What you should do » Render the data from the line containing "Which item, taken from" through the end of the data as a numbered list, omitting any blank lines.

## start

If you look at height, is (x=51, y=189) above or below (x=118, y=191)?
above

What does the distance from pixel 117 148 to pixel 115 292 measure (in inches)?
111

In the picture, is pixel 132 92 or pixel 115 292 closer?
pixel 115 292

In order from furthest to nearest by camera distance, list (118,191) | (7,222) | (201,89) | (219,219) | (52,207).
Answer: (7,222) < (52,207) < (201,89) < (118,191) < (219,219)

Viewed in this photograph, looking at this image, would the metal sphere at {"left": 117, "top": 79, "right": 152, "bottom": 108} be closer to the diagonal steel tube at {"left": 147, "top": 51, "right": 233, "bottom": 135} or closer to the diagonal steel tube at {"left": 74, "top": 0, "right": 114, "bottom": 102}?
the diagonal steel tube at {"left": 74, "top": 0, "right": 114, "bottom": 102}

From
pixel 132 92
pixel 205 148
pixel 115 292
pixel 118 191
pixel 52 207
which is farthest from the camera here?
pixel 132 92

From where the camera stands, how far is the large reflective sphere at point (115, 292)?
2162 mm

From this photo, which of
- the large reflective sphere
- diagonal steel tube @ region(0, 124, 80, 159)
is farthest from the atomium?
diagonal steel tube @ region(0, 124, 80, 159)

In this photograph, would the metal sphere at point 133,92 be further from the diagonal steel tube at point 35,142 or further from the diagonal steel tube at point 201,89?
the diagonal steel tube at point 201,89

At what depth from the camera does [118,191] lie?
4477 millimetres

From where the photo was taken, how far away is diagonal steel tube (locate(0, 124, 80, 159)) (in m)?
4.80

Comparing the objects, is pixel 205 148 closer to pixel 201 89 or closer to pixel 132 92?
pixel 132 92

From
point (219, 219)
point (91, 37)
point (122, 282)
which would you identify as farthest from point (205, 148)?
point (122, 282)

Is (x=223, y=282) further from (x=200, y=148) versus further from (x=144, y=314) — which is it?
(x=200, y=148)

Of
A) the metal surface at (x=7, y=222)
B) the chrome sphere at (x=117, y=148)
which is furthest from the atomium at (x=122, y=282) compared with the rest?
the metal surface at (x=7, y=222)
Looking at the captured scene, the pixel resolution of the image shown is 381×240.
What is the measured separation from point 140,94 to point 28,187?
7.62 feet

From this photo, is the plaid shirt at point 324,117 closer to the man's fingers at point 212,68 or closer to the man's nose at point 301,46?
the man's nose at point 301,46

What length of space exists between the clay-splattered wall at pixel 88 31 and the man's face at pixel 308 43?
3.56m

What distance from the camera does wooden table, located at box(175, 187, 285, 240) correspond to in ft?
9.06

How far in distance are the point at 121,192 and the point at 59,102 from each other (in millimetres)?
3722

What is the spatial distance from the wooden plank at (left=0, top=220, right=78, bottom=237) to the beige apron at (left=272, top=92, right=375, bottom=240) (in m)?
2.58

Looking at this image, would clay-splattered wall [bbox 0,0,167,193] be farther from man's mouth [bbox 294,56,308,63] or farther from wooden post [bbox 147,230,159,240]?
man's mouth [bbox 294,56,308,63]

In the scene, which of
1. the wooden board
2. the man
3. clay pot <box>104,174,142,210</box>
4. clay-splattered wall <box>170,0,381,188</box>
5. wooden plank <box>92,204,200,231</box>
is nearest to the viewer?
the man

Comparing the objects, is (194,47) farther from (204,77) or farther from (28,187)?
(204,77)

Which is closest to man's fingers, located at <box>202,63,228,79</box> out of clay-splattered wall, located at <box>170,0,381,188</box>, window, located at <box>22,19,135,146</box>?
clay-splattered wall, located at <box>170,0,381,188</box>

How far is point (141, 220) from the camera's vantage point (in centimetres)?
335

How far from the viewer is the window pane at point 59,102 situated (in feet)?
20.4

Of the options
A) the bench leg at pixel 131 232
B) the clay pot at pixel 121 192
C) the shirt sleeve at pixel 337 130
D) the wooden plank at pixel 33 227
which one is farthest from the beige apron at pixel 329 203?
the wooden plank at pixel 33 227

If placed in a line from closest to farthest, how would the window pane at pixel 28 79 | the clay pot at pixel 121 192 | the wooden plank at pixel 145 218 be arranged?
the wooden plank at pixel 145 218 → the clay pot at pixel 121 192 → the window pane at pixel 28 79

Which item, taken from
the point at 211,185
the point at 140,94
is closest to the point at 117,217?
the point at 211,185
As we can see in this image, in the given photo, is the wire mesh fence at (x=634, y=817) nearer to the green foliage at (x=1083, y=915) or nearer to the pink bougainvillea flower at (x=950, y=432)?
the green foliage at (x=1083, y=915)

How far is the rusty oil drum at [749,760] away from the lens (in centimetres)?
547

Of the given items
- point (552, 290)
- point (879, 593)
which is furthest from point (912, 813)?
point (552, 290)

## end

Response to this task »
1. Which item, taken from
2. the point at 211,185
3. the point at 140,94
4. is closest to the point at 117,217?
5. the point at 211,185
6. As we can see in this image, in the given photo, is the wire mesh fence at (x=634, y=817) nearer to the green foliage at (x=1083, y=915) or nearer to the pink bougainvillea flower at (x=950, y=432)?
7. the green foliage at (x=1083, y=915)
8. How far is the rusty oil drum at [749,760] away from the lens (in centimetres)?
9. 547
10. Of the given items
11. - point (552, 290)
12. - point (879, 593)
13. which is furthest from point (912, 813)?
14. point (552, 290)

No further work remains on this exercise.